There is no reason to suspect the unnamed sources aren’t credible but if in fact the report is accurate and the NBA did in fact call Donaghy ‘on the carpet’ suspecting he had a gambling issue and was betting on games – the body blow to the NBA might be terminal. Certainly if the report is proven to be true, whoever participated in the meeting with Donaghy sat the NBA’s Park Avenue offices and knew of the meeting better start dusting off their resume – they’ll be looking for a new job in the not too distant future.

"It's a major, major crisis," said Ronn Torossian, president of New York-based 5W Public Relations in a Los Angeles Time report. "The NFL's problems have all been off the field and can be blamed on individuals. This is the institution rather than the individual. People aren't going to remember Tim Donaghy's name in a few days. People are going to remember the brand of the NBA, and that's what David Stern should be concerned about."

"People are going to ask, 'Which games were [Donaghy] involved with?' " Torossian said. "People are going to look at the point spread and see what the score was. This is not going to go away any time soon. There are a lot of questions."

"The fans might lose, the NBA brand might lose, but casinos don't lose," Torossian told The Los Angeles Times. "They might lose in the short term, but not in the long term. They're always going to be a money-making operation."
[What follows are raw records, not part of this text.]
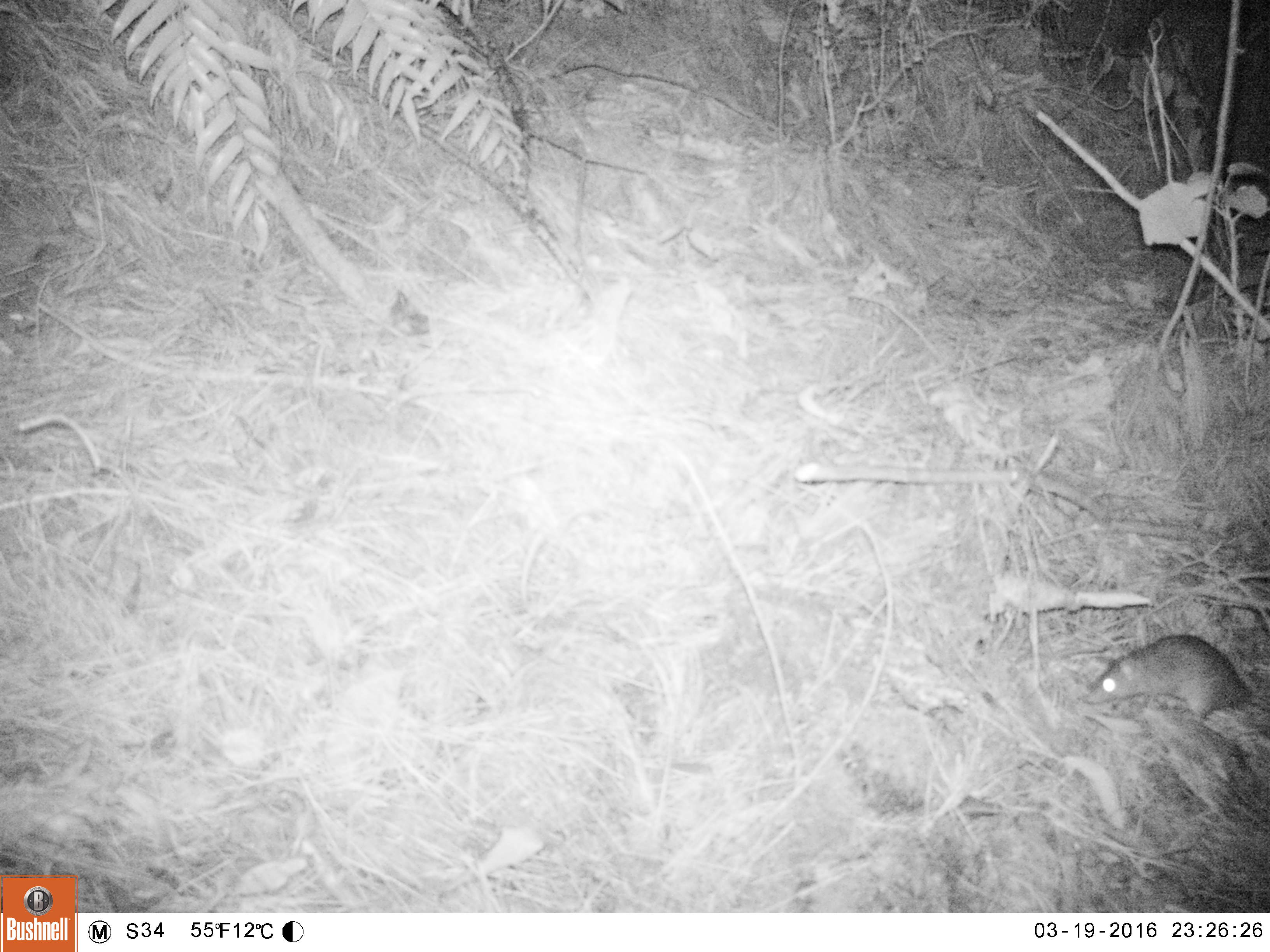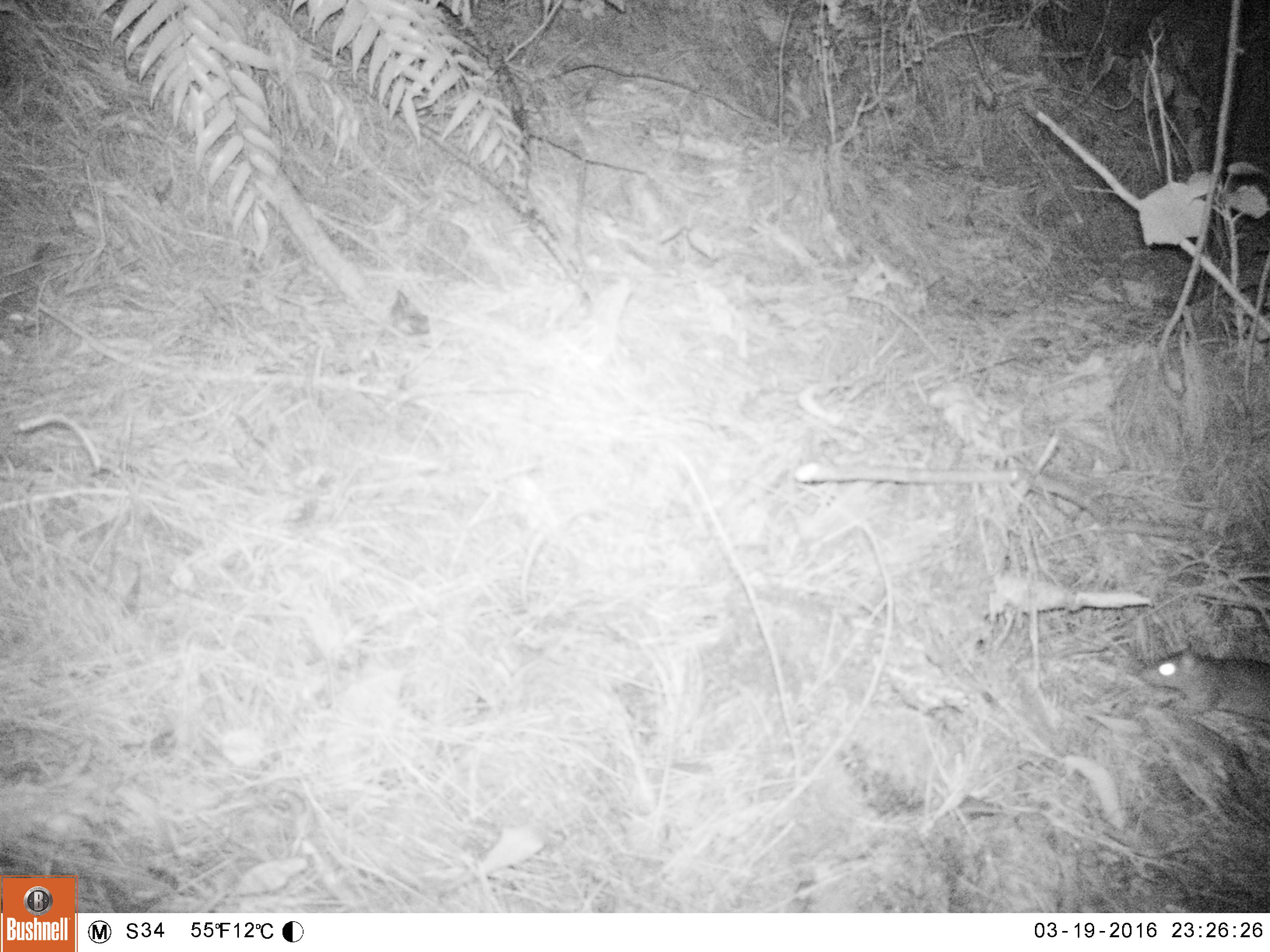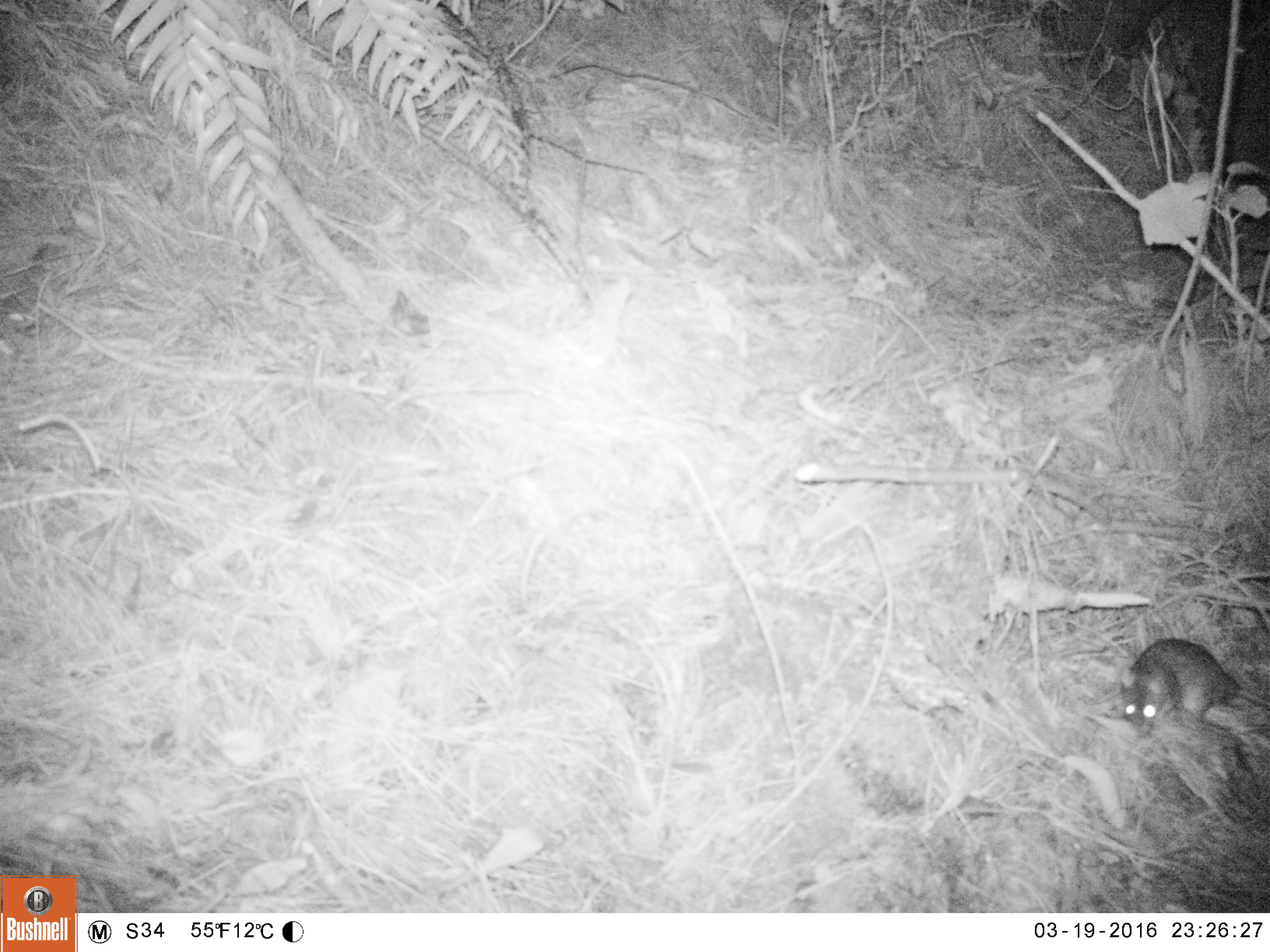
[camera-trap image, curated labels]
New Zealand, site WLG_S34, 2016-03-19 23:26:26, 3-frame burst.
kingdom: Animalia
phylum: Chordata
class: Mammalia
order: Rodentia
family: Muridae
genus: Rattus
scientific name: Rattus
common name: rat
Rat (Rattus).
Even Las Vegas sports book officials did their best to spin the story as far away from Sin City as they possibly could.

"It doesn't make the whole league corrupt if this comes out to be true facts, but over the last two years, we haven't seen anything and we haven't heard anything" about suspect NBA games, said Jay Kornegay, executive director of the sports book at the Las Vegas Hilton. "When we have suspicions, there are whispers around this town. We usually get wind of it. Either it was a very small party, if it happens to be true, or it happened illegally. It certainly didn't happen in this city."

"For the most part, the sports world has had a pretty good record with scandals compared to the corporate world [and] the political world," Kornegay said in Saturday’s Los Angeles Times.

Jimmy Vaccaro, the chief oddsmaker for American Wagering, which runs 60 sports books across Nevada, said that such performance would leave any gambler giddy.

“It’s too early to say anything definitive about this situation,” he said, “but if you win 7 out of 11, more than 60 percent, you’d be a billionaire in about a year.”

And when it came to pointing where Donaghy’s actions may have had the greatest impact, Vacarro’s suggestion to The New York Times offered Las Vegas sports books officials an opportunity they’ve likely been looking for, for a long time – the now illegal (at least in the United States, Internet sports betting sites).

“There was never anything brought up around here regarding any N.B.A. game. I’m guessing that the bets didn’t happen here — it probably happened with local bookmakers or offshore (there is the link to online sports betting). There would be a smell of something here and there would be talk about it.”
The next few days will offer a fascinating opportunity to see how great David Stern really is. In some circles (present company most defiantly included) David Stern not only is the strongest leader in sports but an example corporate America should always pay attention. Pay attention “boys and girls” it’s time for a Stern leadership test – David’s toughest ever.

For SportsBusinessNews this is Howard Bloom. Sources cited and used in this Insider Report: The New York Times, USA Today, The New York Daily News and The New York Post.